### RECORDED DATA
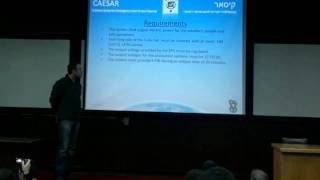 My PDR presentation
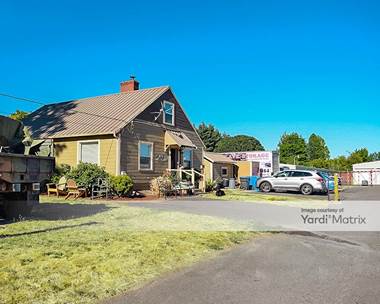 Storage Units for Rent available at 2680 Cherry Avenue NE, Salem, OR 97301
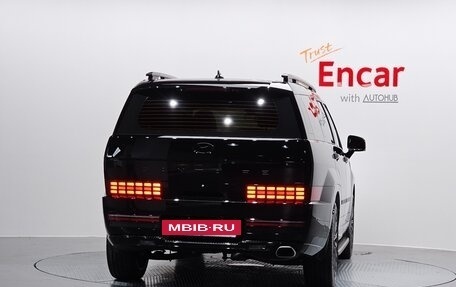 Hyundai Santa Fe IV, 2026 год, 7 015 700 рублей, 4 фотография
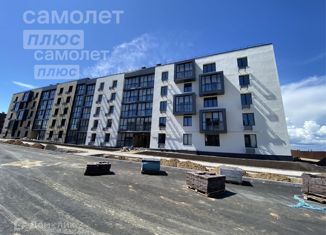 Продам 1-ком. квартиру, 45 м2, Владимирская область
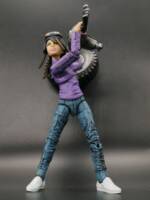 Molly Hayes V2 (Marvel Legends) Custom Action Figure
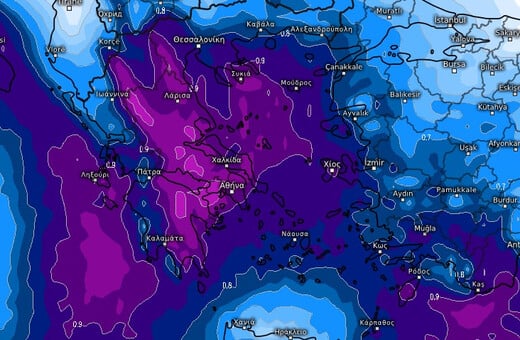 ΚΑΙΡΟΣ ΤΣΑΤΡΑΦΥΛΛΙΑΣ ΒΡΟΧΕΣ ΚΑΤΑΙΓΙΔΕΣ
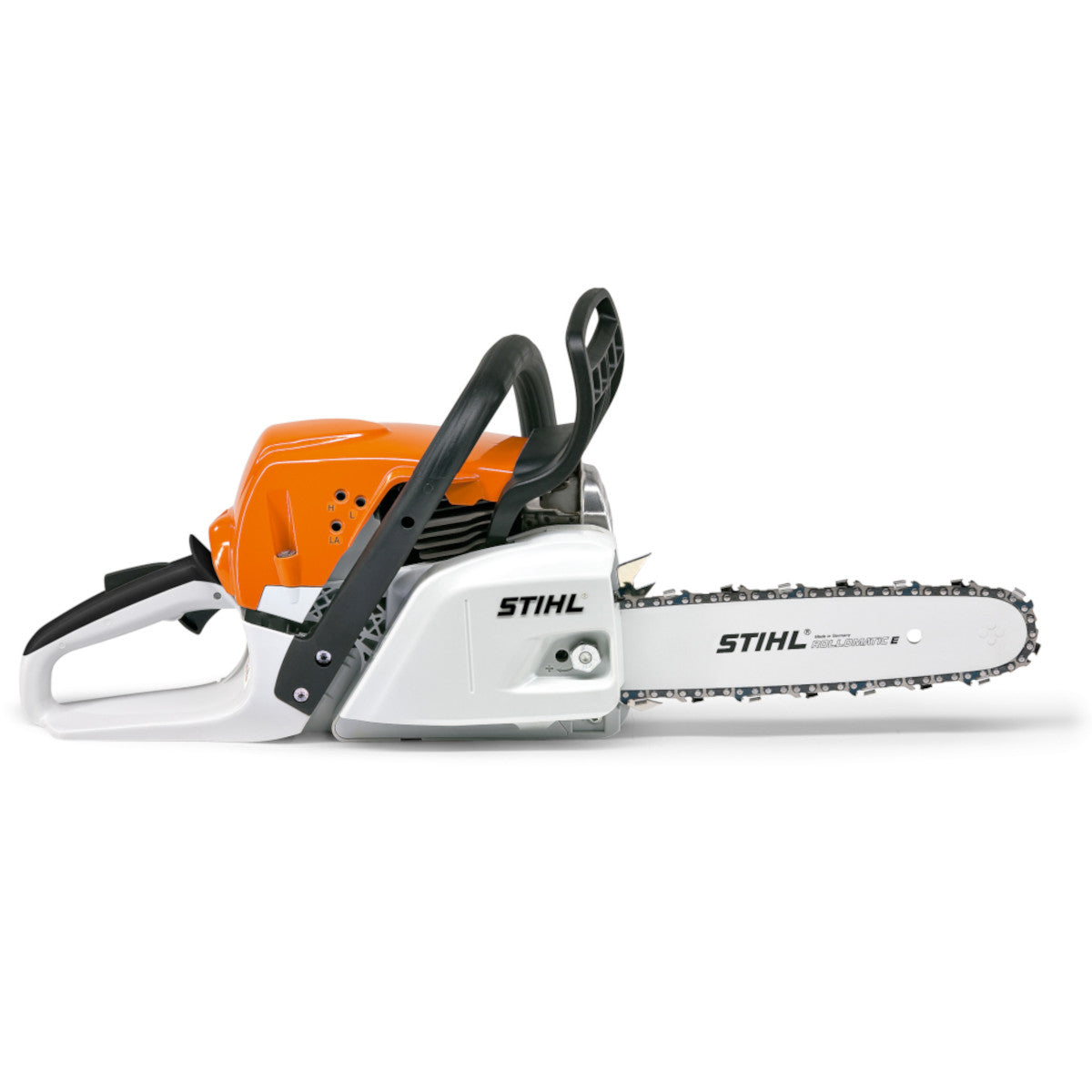 tronçonneuse thermique stihl ms231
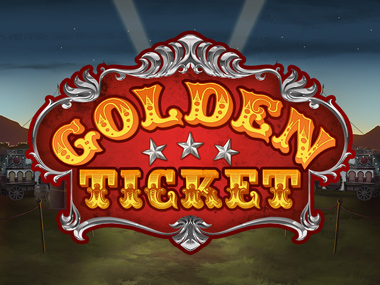 Golden Ticket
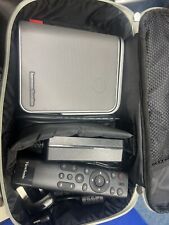 Viewsonic plus projector for sale  NOTTINGHAM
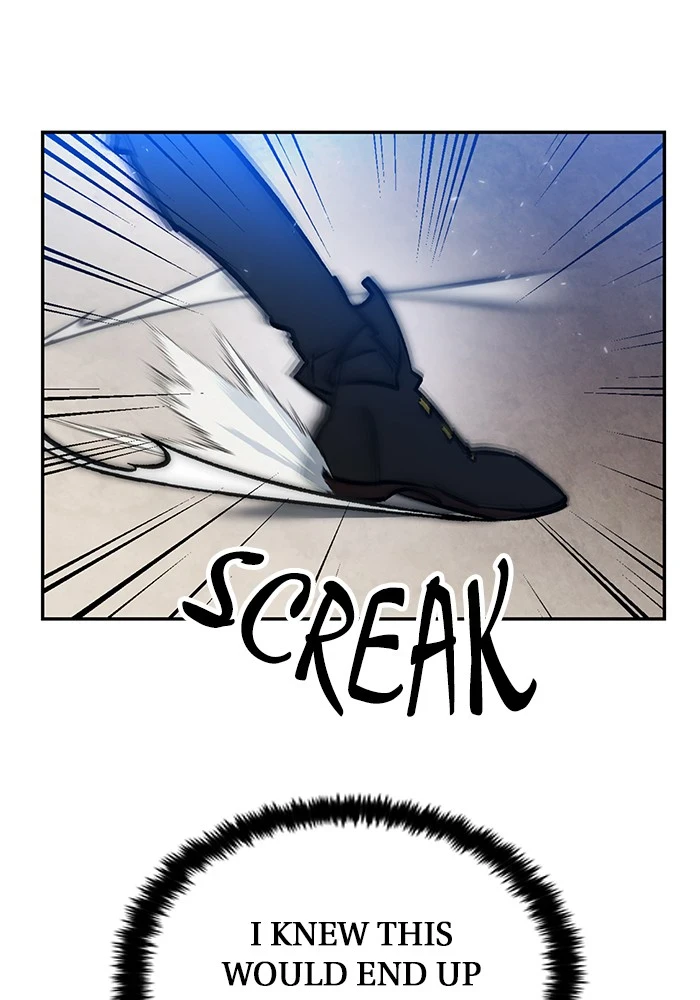 Return to Player Chapter 75 - Page 55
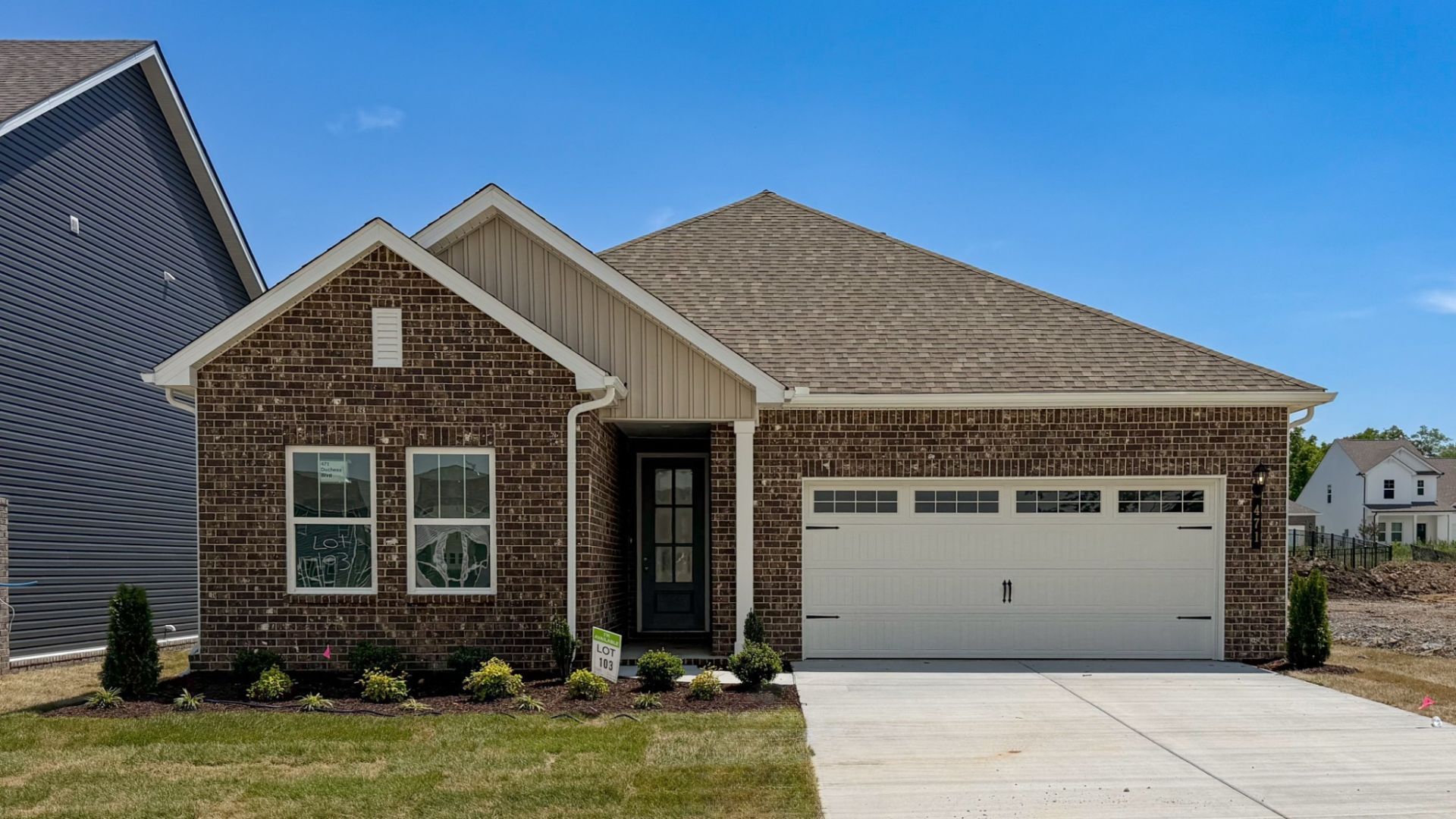 471 Duchess Blvd , Gallatin, TN 37066 Main Photo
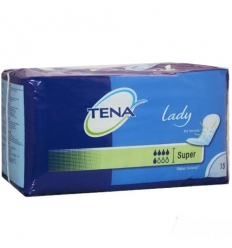 Tena lady super 15pz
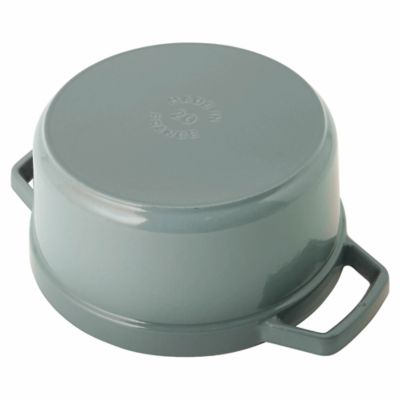 ZWILLINGおまとめ】ココットオーシャン ラウンド20cm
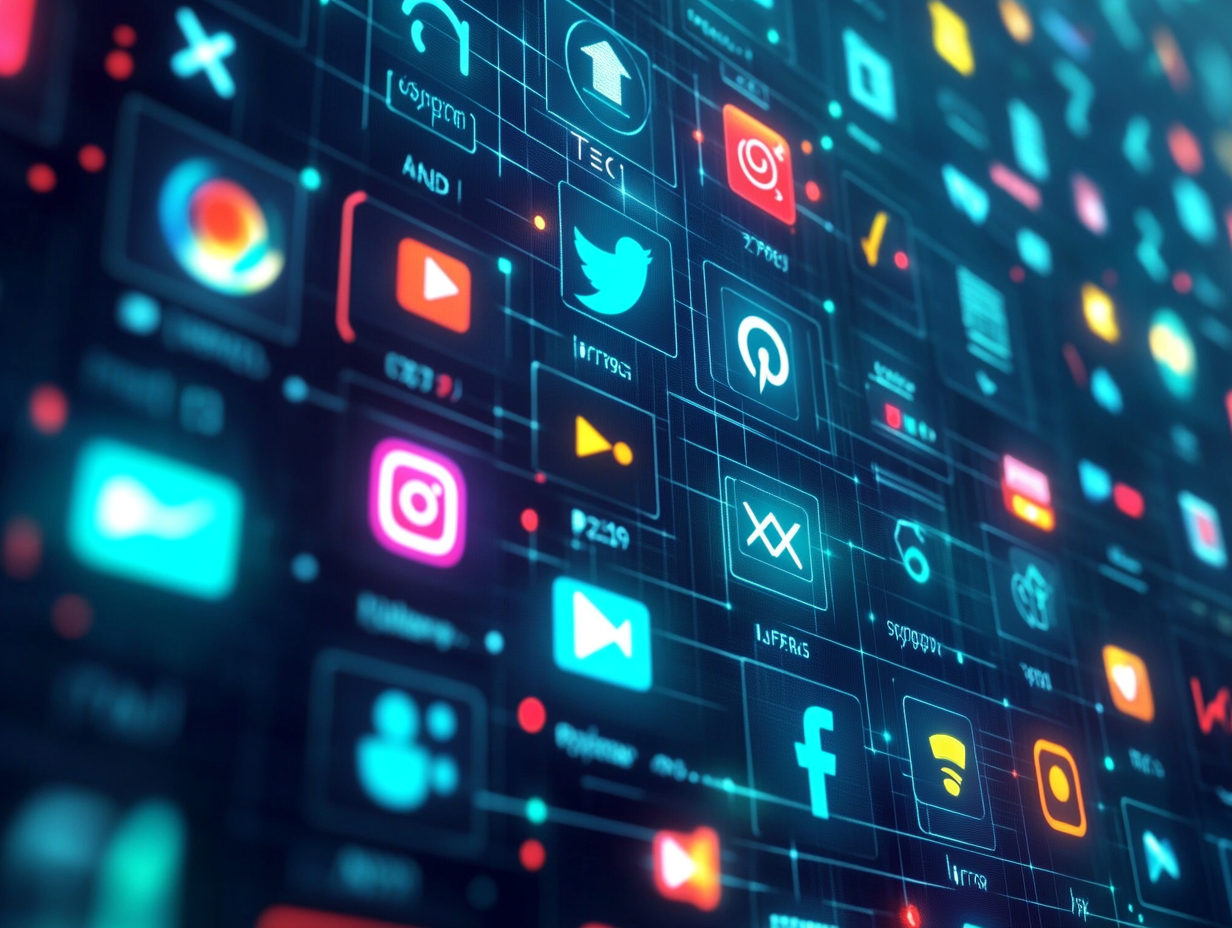I-MART Digital Marketing
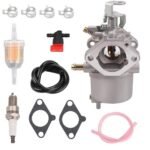 Carburetor for All Golf Cart/Club Car/DS/Precedent/Turf/Carryall OHV FE350
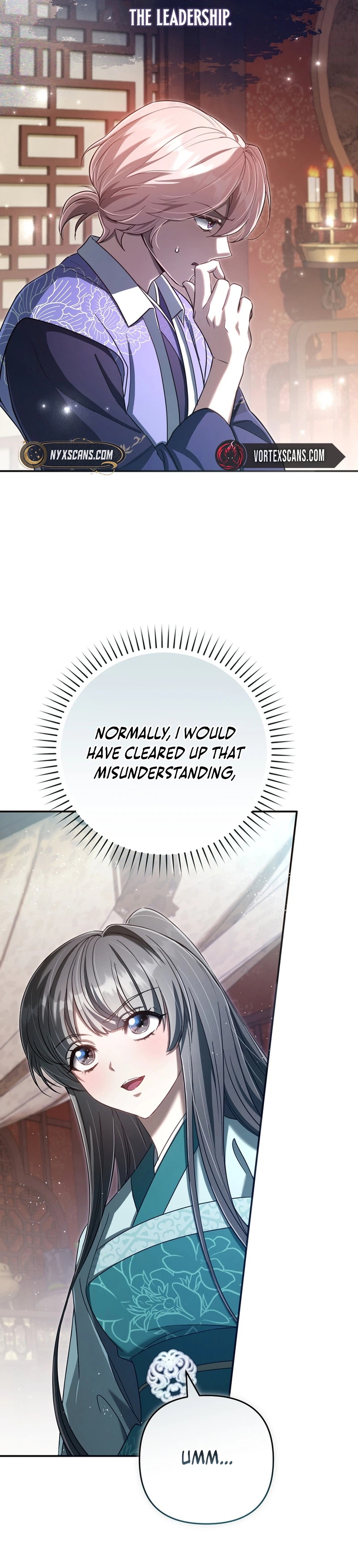 The Heavenly Demon Cult's Strongest Maid Chapter 33 - Page 30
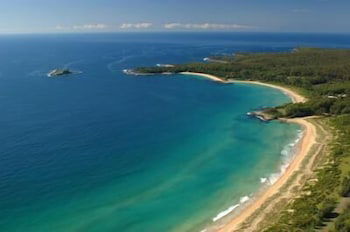 Big4 South Durras Holiday Park - Accommodation Redcliffe 1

### EXERCISE OBJECTIVE
Copy out the data above to the letter, and keep every picture out of it.

### EXERCISE OUTPUT
 My PDR presentation
 Storage Units for Rent available at 2680 Cherry Avenue NE, Salem, OR 97301
 Hyundai Santa Fe IV, 2026 год, 7 015 700 рублей, 4 фотография
 Продам 1-ком. квартиру, 45 м2, Владимирская область
 Molly Hayes V2 (Marvel Legends) Custom Action Figure
 ΚΑΙΡΟΣ ΤΣΑΤΡΑΦΥΛΛΙΑΣ ΒΡΟΧΕΣ ΚΑΤΑΙΓΙΔΕΣ
 tronçonneuse thermique stihl ms231
 Golden Ticket
 Viewsonic plus projector for sale  NOTTINGHAM
 Return to Player Chapter 75 - Page 55
 471 Duchess Blvd , Gallatin, TN 37066 Main Photo
 Tena lady super 15pz
 ZWILLINGおまとめ】ココットオーシャン ラウンド20cm
I-MART Digital Marketing
 Carburetor for All Golf Cart/Club Car/DS/Precedent/Turf/Carryall OHV FE350
 The Heavenly Demon Cult's Strongest Maid Chapter 33 - Page 30
 Big4 South Durras Holiday Park - Accommodation Redcliffe 1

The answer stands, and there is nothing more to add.